### Your task
Rewrite the entries below, changing every "shopping center building" to "mall building" and leaving everything else as it is.

### Records supplied
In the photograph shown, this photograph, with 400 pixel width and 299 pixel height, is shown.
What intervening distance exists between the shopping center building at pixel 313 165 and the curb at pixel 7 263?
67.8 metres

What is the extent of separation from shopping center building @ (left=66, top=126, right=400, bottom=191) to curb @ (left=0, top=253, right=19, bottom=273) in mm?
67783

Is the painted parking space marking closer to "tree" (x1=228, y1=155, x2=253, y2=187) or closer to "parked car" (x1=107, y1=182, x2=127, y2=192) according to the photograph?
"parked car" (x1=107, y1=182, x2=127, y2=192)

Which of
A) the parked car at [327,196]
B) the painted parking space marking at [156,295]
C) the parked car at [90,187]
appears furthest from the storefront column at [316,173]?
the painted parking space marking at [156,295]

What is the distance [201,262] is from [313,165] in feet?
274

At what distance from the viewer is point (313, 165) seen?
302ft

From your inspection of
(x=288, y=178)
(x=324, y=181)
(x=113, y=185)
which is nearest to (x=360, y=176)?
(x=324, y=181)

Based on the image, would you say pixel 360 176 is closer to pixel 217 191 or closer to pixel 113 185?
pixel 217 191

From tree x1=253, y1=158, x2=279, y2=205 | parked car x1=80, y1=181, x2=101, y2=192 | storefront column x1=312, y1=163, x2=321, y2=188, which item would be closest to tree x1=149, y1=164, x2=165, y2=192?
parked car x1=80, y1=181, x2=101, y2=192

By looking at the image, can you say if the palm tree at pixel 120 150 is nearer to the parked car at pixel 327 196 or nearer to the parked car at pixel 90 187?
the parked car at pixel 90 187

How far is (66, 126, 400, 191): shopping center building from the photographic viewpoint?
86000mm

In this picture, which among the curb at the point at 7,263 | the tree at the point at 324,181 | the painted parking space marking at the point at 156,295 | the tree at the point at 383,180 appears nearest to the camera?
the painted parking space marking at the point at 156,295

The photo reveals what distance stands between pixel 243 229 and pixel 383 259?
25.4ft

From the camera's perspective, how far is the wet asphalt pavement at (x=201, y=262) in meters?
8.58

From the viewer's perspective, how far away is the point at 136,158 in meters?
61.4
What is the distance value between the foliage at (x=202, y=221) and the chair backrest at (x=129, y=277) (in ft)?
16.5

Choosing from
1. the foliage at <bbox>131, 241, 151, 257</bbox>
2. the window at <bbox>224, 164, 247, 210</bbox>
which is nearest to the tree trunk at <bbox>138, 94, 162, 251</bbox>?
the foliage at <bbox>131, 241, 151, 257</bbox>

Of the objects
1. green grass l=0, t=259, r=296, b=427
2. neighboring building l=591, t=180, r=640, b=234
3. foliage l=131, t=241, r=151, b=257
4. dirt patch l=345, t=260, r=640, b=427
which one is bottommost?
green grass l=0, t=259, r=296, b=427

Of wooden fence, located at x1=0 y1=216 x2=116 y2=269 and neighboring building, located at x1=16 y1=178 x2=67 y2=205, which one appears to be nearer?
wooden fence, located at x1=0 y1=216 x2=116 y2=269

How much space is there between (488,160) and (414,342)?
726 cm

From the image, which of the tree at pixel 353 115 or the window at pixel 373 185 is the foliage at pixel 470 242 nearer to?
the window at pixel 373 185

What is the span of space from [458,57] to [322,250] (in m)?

### Exercise result
In the photograph shown, this photograph, with 400 pixel width and 299 pixel height, is shown.
What intervening distance exists between the mall building at pixel 313 165 and the curb at pixel 7 263?
67.8 metres

What is the extent of separation from mall building @ (left=66, top=126, right=400, bottom=191) to curb @ (left=0, top=253, right=19, bottom=273) in mm?
67783

Is the painted parking space marking closer to "tree" (x1=228, y1=155, x2=253, y2=187) or closer to "parked car" (x1=107, y1=182, x2=127, y2=192) according to the photograph?
"parked car" (x1=107, y1=182, x2=127, y2=192)

Which of
A) the parked car at [327,196]
B) the painted parking space marking at [156,295]
C) the parked car at [90,187]
appears furthest from the storefront column at [316,173]?
the painted parking space marking at [156,295]

What is the distance [201,262] is from [313,165] in feet?
274

At what distance from the viewer is point (313, 165) seen?
302ft

From your inspection of
(x=288, y=178)
(x=324, y=181)
(x=113, y=185)
which is nearest to (x=360, y=176)?
(x=324, y=181)

Based on the image, would you say pixel 360 176 is closer to pixel 217 191 or closer to pixel 113 185?
pixel 217 191

From tree x1=253, y1=158, x2=279, y2=205 | parked car x1=80, y1=181, x2=101, y2=192 | storefront column x1=312, y1=163, x2=321, y2=188, which item would be closest to tree x1=149, y1=164, x2=165, y2=192?
parked car x1=80, y1=181, x2=101, y2=192

By looking at the image, can you say if the palm tree at pixel 120 150 is nearer to the parked car at pixel 327 196 or nearer to the parked car at pixel 90 187?
the parked car at pixel 90 187

How far is (66, 126, 400, 191): mall building from the photographic viewpoint?
86000mm

In this picture, which among the curb at the point at 7,263 | the tree at the point at 324,181 | the painted parking space marking at the point at 156,295 | the tree at the point at 383,180 appears nearest to the camera?
the painted parking space marking at the point at 156,295

The photo reveals what distance stands between pixel 243 229 and pixel 383 259?
25.4ft

From the camera's perspective, how far is the wet asphalt pavement at (x=201, y=262) in meters?
8.58

From the viewer's perspective, how far away is the point at 136,158 in meters?
61.4
What is the distance value between the foliage at (x=202, y=221) and the chair backrest at (x=129, y=277) (in ft)?
16.5

Choosing from
1. the foliage at <bbox>131, 241, 151, 257</bbox>
2. the window at <bbox>224, 164, 247, 210</bbox>
which is nearest to the tree trunk at <bbox>138, 94, 162, 251</bbox>?
the foliage at <bbox>131, 241, 151, 257</bbox>

Of the objects
1. green grass l=0, t=259, r=296, b=427
2. neighboring building l=591, t=180, r=640, b=234
3. foliage l=131, t=241, r=151, b=257
4. dirt patch l=345, t=260, r=640, b=427
which one is bottommost?
green grass l=0, t=259, r=296, b=427

Of wooden fence, located at x1=0 y1=216 x2=116 y2=269 and neighboring building, located at x1=16 y1=178 x2=67 y2=205, which one appears to be nearer?
wooden fence, located at x1=0 y1=216 x2=116 y2=269

How much space is there between (488,160) and (414,342)?
726 cm

From the image, which of the tree at pixel 353 115 or the window at pixel 373 185 is the foliage at pixel 470 242 nearer to?
the window at pixel 373 185

What is the span of space from [458,57] to [322,250] (in m)?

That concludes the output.